• **Assignment**: Say how many lines in the records include the string "return", adding no other words.

• **Extracted information**:

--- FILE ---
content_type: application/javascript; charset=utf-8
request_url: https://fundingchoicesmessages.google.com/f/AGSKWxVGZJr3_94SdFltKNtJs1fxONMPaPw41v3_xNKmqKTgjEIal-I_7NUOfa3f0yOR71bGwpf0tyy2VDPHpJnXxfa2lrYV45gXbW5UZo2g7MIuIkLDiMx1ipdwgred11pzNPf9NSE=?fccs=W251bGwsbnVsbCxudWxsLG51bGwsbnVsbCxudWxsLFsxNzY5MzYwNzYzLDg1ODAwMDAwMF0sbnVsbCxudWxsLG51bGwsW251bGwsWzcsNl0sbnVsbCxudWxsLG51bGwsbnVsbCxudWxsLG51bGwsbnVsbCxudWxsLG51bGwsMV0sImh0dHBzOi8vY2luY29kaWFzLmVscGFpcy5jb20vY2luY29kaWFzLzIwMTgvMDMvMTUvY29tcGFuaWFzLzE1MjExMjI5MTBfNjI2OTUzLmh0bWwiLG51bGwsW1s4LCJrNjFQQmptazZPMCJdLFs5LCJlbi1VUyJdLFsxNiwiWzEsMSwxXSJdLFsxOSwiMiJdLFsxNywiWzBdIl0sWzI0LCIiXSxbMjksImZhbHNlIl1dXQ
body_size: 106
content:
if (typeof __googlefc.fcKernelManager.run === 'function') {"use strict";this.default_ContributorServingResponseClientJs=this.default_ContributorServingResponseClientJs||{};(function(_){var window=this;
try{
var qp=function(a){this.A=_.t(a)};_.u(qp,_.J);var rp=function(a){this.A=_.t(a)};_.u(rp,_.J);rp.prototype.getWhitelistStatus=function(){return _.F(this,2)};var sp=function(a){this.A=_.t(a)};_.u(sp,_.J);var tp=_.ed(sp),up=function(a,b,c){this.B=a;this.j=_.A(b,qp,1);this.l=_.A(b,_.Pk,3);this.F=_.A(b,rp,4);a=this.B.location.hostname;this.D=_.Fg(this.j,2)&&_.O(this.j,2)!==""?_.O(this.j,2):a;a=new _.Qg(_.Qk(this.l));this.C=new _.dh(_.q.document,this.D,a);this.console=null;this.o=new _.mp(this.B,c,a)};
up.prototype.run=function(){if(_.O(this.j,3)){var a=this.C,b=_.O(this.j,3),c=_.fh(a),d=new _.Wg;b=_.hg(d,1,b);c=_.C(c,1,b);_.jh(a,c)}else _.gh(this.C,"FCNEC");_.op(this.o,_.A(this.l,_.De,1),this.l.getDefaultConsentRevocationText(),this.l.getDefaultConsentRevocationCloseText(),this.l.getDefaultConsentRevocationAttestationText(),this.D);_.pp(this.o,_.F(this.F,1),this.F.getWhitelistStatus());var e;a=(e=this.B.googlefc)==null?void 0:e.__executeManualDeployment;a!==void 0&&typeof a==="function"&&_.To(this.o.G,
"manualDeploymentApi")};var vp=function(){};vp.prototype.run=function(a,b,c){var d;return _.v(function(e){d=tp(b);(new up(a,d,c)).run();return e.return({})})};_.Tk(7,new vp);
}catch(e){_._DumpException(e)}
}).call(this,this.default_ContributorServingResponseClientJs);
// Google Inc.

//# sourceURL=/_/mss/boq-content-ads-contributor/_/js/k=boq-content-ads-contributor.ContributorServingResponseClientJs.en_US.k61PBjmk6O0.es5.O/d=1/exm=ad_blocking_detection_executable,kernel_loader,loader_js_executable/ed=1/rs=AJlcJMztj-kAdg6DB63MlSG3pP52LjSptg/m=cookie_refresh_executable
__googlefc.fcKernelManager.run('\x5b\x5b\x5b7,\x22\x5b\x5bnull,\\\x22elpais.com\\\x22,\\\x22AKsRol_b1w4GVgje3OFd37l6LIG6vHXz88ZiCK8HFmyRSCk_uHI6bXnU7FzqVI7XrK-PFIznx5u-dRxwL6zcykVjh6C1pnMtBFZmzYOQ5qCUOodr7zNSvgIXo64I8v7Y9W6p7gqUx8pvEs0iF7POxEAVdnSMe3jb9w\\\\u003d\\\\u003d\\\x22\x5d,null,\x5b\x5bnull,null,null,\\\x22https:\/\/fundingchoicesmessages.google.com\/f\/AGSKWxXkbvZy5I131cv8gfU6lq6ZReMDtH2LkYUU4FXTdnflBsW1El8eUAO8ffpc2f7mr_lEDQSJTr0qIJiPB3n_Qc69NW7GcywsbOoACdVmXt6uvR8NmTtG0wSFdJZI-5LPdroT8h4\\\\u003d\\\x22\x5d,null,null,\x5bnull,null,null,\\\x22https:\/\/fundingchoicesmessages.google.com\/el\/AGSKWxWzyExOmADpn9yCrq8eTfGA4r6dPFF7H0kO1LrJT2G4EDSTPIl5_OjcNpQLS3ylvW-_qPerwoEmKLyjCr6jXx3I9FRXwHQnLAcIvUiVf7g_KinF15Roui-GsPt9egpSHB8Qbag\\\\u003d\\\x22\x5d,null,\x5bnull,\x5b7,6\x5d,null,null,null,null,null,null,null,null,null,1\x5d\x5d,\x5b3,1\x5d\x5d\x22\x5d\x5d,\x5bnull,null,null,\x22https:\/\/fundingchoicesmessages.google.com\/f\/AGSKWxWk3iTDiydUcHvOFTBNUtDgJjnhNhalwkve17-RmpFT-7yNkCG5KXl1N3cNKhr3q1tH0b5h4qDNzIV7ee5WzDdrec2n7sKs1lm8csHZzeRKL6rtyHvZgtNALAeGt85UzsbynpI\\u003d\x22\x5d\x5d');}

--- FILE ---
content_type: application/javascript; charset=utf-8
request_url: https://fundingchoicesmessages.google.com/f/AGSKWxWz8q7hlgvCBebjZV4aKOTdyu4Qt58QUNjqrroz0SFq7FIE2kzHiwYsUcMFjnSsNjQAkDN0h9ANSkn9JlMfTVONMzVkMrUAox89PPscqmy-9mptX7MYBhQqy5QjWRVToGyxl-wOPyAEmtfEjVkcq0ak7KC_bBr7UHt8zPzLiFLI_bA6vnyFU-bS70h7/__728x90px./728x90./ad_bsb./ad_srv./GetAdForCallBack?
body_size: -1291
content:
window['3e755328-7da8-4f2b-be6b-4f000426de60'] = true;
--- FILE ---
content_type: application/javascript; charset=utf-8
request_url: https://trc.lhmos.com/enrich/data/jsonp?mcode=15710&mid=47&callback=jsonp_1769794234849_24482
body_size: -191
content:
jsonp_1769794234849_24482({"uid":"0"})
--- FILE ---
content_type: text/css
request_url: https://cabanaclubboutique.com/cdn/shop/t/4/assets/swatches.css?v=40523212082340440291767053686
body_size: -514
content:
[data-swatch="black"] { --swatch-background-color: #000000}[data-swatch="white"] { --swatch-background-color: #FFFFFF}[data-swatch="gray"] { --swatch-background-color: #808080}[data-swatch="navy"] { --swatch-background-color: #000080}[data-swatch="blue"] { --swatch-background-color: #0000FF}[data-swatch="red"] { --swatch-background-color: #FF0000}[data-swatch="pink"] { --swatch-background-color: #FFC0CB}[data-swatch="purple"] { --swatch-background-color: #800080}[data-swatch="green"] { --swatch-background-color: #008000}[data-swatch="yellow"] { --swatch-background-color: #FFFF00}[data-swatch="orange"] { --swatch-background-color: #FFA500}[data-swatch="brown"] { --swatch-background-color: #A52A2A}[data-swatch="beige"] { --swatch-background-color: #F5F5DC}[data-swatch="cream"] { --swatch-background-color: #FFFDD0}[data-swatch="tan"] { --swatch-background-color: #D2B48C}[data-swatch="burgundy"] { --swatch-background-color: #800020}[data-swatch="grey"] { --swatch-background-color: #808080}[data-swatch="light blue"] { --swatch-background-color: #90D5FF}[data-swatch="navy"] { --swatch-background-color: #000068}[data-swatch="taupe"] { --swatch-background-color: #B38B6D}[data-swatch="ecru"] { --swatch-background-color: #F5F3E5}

• **Output for this task**: 2